Conflict arises out of attachment to particular strategies to meet needs. That attachment can only loosen when the underlying needs are identified and each party can trust that those needs can be honored and met in a variety of ways.

In any given conflict there may be many needs up for each person. To move toward resolution, each person chooses their top two needs to address relative to the situation at hand.

4. An ability to offer emotional safety and reassurance

This brings us to step four. Once needs are identified, it’s necessary to build trust that they are honored. Creating emotional safety and offering reassurance are two basic ways to build trust in the moment. Emotional safety is most effectively provided through a gentle tone of voice, open body posture, eye contact, reflecting back what you hear, and relaxed facial muscles. Reassurance can be provided in a variety of ways: through touch, humor, and words. Here are a few verbal possibilities:                    

  • I care about your needs getting met.

  • I want you to know that my intention is to connect and move forward together.

  • I know you care about this, and I want to understand what matters most to you.

  • I know you are a good person with good intentions.

  • I want it to work better for both of us next time.

  • Your needs matter.

  • I trust we can find our way through this.

  • I am not attached to having it my way.

5. Access to creative strategies to honor all needs

When you are grounded in needs and mutual respect, and in caring for them, you are ready to brainstorm strategies for meeting needs. At this stage it’s helpful to start by suggesting things that are completely outside the box. Outlandish ideas can help release tension and open the door to creative ideas that will work. Brainstorming also means just throwing a few possibilities out there before evaluating any. With this kind of open and relaxed approach to strategies, effective solutions often pop up naturally.

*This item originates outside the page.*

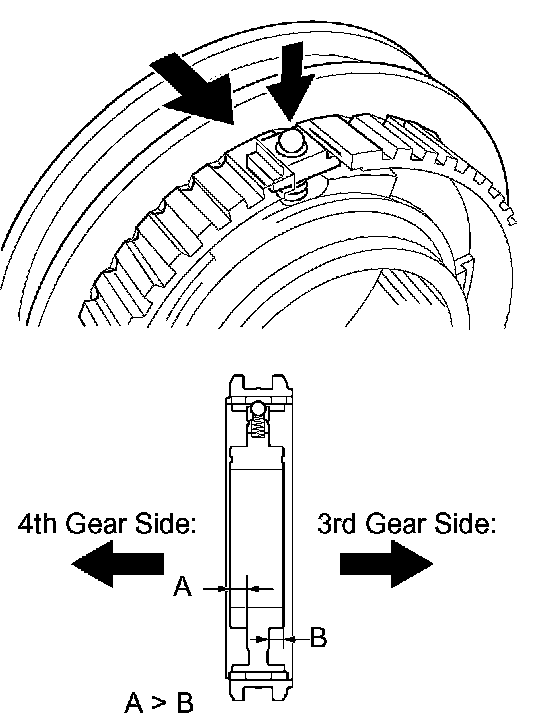 4th Gear Side:

3rd Gear Side:

A

B

A > B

6. Making specific and doable agreements

Effective agreements arise out of the process outlined above and also out of fastidiously following the requirement for specific and doable. Agreements that are specific and doable answer most of these questions:

What?

Where?

When?

Who?

How long?

How often?

By checking your agreements against each of these questions, you not only increase the chance that all those involved will follow through, you also verify that there is a shared understanding about those agreements.

Practice

If you encounter conflict regularly, try carrying the feelings and needs list with you for the remainder of this month. Practice identifying needs for yourself and guessing others’ needs either before, during, or after a conflict.